12 You will search for men who struggle with you, but you will not find them;
The men at war with you will become as something nonexistent, as nothing at all.
13 For I, Jehovah your God, am grasping your right hand, The One saying to you, ‘Do not be afraid. I will help you.’
League 11 app, a dream sport is a kind of game, regularly played utilizing the Internet, where members collect nonexistent or virtual groups made out of intermediaries of genuine players of a pro game. These groups contend in light of the measurable presentation of those players in genuine games. This presentation is changed over into focuses that are incorporated and added up to as per a list chose by each group proprietor. The best model in India is Fantasy league for IPL.
My 11 is considered as a “Talent based contest.” The round of abilities can be characterized as a game wherein the abilities of the people partaking in any internet-based dream sports gaming, for example, ipl dream association and assume a predominant part as opposed to the simple karma of the people. The people in round of abilities utilize their insight, abilities, preparing and consideration for support and winning.
Team 11 app ,Online dream sports gaming is viewed as a legitimate practice all over the planet with specific states being an exemption. Online dream sports gaming is completely founded on the idea of Game of Skills, wherein the clients structure their own groups and are designated focuses based on-field execution of their picked players.
MyMaster11 is totally legitimate as it offers administrations, Fun Features, Programs and Contests connected with dream cricket (IPL fantasy league), dream football, dream kabaddi, dream volleyball, dream ball and dream hockey. The administrations, challenges and projects connected with online dream sports gaming presented by MyMaster11 empowers its clients to make their own group earlier the match starts and afterward the groups are granted focuses based on the genuine execution of the players picked by the clients in the group.
Though personalized art appeared during World War I, and occasionally grew to incorporate the entire aircraft, most pilots carried a saying or a slogan, or a family crest, or squadron symbol. Some were named, but nose art was not common. During World War II, nose art not only saw its true beginnings, but its heyday.
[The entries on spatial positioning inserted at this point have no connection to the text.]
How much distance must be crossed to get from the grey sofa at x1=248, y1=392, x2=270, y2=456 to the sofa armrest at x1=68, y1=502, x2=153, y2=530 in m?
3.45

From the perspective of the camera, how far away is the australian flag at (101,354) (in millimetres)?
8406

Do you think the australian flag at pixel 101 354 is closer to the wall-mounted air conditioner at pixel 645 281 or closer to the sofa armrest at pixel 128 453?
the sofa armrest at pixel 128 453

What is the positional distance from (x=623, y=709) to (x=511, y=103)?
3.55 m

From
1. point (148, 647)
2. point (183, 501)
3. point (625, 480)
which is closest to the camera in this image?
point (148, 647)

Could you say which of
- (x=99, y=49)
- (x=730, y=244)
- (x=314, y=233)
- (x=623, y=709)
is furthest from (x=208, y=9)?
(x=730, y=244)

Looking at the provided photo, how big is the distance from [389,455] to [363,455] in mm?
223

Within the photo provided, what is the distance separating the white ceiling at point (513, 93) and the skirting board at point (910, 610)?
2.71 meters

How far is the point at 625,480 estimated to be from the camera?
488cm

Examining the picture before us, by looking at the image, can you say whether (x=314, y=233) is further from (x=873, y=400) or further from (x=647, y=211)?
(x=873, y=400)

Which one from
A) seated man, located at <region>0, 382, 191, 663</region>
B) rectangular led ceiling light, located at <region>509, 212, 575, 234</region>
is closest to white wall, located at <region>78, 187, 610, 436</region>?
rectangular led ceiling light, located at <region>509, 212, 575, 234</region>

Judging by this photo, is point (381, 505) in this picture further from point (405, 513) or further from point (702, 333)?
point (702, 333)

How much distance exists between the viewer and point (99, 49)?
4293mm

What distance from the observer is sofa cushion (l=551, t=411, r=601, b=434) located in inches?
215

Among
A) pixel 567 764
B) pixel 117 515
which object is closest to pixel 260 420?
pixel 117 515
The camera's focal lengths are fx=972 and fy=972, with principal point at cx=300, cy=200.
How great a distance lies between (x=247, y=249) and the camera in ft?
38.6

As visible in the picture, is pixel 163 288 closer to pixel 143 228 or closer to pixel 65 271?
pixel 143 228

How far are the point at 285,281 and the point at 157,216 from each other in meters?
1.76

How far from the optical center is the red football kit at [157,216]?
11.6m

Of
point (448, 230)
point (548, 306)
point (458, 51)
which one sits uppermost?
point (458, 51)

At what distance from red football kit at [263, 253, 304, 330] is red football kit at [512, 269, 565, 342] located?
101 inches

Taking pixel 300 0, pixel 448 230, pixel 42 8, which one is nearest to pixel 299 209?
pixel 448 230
No one knows exactly who started nose art first--it appeared with both the British and the Germans around the first time, with RAF pilots painting Hitler being kicked or skulls and crossbones on their aircraft, while German nose art was usually a personal symbol, named for a girlfriend or adopting a mascot (such as Adolf Galland using Mickey Mouse, something Walt Disney likely didn't approve of). It would be with the Americans, and a lesser extent the Canadians, that nose art truly became common--and started including its most famous forms, which was usually half-naked or completely naked women. This was not always true, but it often was.
The quality of nose art depended on the squadron or wing artist. Some of it was rather crude, while others were equal to the finest pinup artists in the United States, such as Alberto Vargas. For men thousands of miles away from home and lonely, a curvaceous blonde on a B-17 or a P-51 made that loneliness a bit easier. Others thought naked women were a little crude, and just limited themselves to names, or depicted animals, cartoon characters, or patriotic emblems, or caricatures of the Axis dictators they were fighting.
Generally speaking, there was little censorship, with squadron and group commanders rarely intervening on names or pictures; the pilots themselves practiced self-censorship, with profanity almost unknown, and full-frontal nudity nearly nonexistent. After the loss of a B-17 named "Murder Inc.," which the Germans captured and used to make propaganda, the 8th Air Force, at least, set up a nose art committee that reviewed the nose art of aircraft--but even it rarely wielded its veto. For the most part, nose art was limited only by the crew's imagination and the artist's ability. The British tended to stay away from the lurid nudes of the Americans, though the Canadians adopted them as well. (The Axis also did not use nose art in this fashion, and neither did the Soviets, who usually confined themselves to patriotic slogans on their aircraft, such as "For Stalin!" or "In the Spirit of the Motherland!")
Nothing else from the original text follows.